::: EXTRACTED RECORDS :::

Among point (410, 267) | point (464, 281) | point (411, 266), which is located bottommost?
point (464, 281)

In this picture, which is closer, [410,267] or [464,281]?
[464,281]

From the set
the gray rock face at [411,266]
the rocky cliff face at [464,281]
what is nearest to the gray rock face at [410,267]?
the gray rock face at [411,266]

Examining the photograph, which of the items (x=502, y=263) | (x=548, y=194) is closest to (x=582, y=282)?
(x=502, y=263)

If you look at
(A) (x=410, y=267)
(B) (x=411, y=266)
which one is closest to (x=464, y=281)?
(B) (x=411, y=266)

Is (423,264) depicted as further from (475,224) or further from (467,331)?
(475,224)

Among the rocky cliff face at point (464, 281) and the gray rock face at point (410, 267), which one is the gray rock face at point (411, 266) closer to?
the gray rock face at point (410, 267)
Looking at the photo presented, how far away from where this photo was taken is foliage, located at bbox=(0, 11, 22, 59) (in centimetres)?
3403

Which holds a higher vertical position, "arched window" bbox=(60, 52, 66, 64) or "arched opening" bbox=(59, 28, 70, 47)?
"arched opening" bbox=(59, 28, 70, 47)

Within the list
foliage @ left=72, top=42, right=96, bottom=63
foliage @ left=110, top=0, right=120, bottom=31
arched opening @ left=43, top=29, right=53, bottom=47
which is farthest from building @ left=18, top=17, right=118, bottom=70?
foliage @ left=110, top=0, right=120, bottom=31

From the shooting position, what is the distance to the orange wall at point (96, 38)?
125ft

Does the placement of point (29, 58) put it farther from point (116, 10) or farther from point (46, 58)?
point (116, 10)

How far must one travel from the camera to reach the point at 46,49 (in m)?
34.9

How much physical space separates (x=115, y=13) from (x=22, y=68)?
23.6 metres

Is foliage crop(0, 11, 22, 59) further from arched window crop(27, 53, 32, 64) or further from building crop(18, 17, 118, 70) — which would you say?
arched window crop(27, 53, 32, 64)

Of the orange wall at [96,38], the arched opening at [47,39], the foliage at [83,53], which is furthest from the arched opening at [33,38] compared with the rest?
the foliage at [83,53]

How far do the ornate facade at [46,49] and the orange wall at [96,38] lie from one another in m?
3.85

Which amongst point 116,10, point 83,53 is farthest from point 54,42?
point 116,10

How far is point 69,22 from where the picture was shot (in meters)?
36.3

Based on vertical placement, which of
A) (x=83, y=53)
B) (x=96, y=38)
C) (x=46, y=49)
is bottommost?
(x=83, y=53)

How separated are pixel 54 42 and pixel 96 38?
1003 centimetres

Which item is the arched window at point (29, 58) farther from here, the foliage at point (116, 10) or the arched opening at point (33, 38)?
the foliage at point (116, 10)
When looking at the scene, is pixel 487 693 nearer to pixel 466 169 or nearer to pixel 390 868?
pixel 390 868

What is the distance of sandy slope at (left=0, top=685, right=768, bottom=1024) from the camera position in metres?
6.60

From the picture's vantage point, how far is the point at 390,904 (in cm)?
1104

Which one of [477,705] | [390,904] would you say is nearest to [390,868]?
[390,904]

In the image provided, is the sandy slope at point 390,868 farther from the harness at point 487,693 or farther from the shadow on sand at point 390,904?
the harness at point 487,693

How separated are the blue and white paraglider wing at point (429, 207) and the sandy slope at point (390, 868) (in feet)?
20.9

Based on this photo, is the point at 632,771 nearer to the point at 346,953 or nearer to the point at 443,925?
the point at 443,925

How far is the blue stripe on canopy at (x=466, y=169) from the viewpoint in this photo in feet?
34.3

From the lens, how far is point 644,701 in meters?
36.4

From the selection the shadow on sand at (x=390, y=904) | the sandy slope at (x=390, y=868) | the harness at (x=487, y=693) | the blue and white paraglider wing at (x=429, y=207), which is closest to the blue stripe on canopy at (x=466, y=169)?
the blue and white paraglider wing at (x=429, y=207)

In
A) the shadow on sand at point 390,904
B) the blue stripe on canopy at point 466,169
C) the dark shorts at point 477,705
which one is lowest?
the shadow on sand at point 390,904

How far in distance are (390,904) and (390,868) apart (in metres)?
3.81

:::

◆ **JOB**
Print every one of the lines above verbatim, with no changes.

◆ **ANSWER TO THIS PROBLEM**
Among point (410, 267) | point (464, 281) | point (411, 266), which is located bottommost?
point (464, 281)

In this picture, which is closer, [410,267] or [464,281]?
[464,281]

From the set
the gray rock face at [411,266]
the rocky cliff face at [464,281]
what is nearest to the gray rock face at [410,267]?
the gray rock face at [411,266]

Examining the photograph, which of the items (x=502, y=263) | (x=548, y=194) is closest to (x=582, y=282)?
(x=502, y=263)

If you look at
(A) (x=410, y=267)
(B) (x=411, y=266)
which one is closest to (x=464, y=281)?
(B) (x=411, y=266)

Is (423,264) depicted as further from (475,224) or further from (467,331)?
(475,224)

Among the rocky cliff face at point (464, 281) and the gray rock face at point (410, 267), which one is the gray rock face at point (411, 266) closer to?
the gray rock face at point (410, 267)
Looking at the photo presented, how far away from where this photo was taken is foliage, located at bbox=(0, 11, 22, 59) (in centimetres)?
3403

Which holds a higher vertical position, "arched window" bbox=(60, 52, 66, 64) or "arched opening" bbox=(59, 28, 70, 47)?
"arched opening" bbox=(59, 28, 70, 47)

Within the list
foliage @ left=72, top=42, right=96, bottom=63
foliage @ left=110, top=0, right=120, bottom=31
arched opening @ left=43, top=29, right=53, bottom=47
which is farthest from building @ left=18, top=17, right=118, bottom=70?
foliage @ left=110, top=0, right=120, bottom=31

From the shooting position, what is the distance to the orange wall at point (96, 38)?
125ft

Does the placement of point (29, 58) put it farther from point (116, 10) or farther from point (46, 58)?
point (116, 10)

How far must one travel from the camera to reach the point at 46,49 (in m)?
34.9

How much physical space separates (x=115, y=13) from (x=22, y=68)?
23.6 metres

Is foliage crop(0, 11, 22, 59) further from arched window crop(27, 53, 32, 64) or further from building crop(18, 17, 118, 70) — which would you say?
arched window crop(27, 53, 32, 64)

Of the orange wall at [96,38], the arched opening at [47,39], the foliage at [83,53], which is furthest from the arched opening at [33,38] compared with the rest?
the foliage at [83,53]

How far do the ornate facade at [46,49] and the orange wall at [96,38] lie from one another in m?
3.85

Which amongst point 116,10, point 83,53 is farthest from point 54,42?
point 116,10

How far is point 69,22 from where the picture was shot (in meters)?
36.3

Based on vertical placement, which of
A) (x=83, y=53)
B) (x=96, y=38)
C) (x=46, y=49)
is bottommost?
(x=83, y=53)

How separated are pixel 54 42 and pixel 96 38?
1003 centimetres

Which item is the arched window at point (29, 58) farther from here, the foliage at point (116, 10) or the arched opening at point (33, 38)?
the foliage at point (116, 10)
When looking at the scene, is pixel 487 693 nearer to pixel 466 169 or nearer to pixel 390 868?
pixel 390 868

What is the distance of sandy slope at (left=0, top=685, right=768, bottom=1024) from the camera position in metres?
6.60

From the picture's vantage point, how far is the point at 390,904 (in cm)?
1104

Which one of [477,705] | [390,904] would you say is nearest to [390,868]?
[390,904]

In the image provided, is the sandy slope at point 390,868 farther from the harness at point 487,693 or farther from the shadow on sand at point 390,904?
the harness at point 487,693

How separated are the blue and white paraglider wing at point (429, 207) and the sandy slope at point (390, 868) (in feet)?
20.9

Based on this photo, is the point at 632,771 nearer to the point at 346,953 or nearer to the point at 443,925?
the point at 443,925

How far is the blue stripe on canopy at (x=466, y=169) from the viewpoint in this photo in feet?
34.3

From the lens, how far is point 644,701 in meters?
36.4

From the selection the shadow on sand at (x=390, y=904) | the sandy slope at (x=390, y=868) | the harness at (x=487, y=693) | the blue and white paraglider wing at (x=429, y=207), which is closest to the blue stripe on canopy at (x=466, y=169)?
the blue and white paraglider wing at (x=429, y=207)

In
A) the shadow on sand at point 390,904
B) the blue stripe on canopy at point 466,169
C) the dark shorts at point 477,705
which one is lowest?
the shadow on sand at point 390,904

How far in distance are (390,904) and (390,868) apart (in metres)?
3.81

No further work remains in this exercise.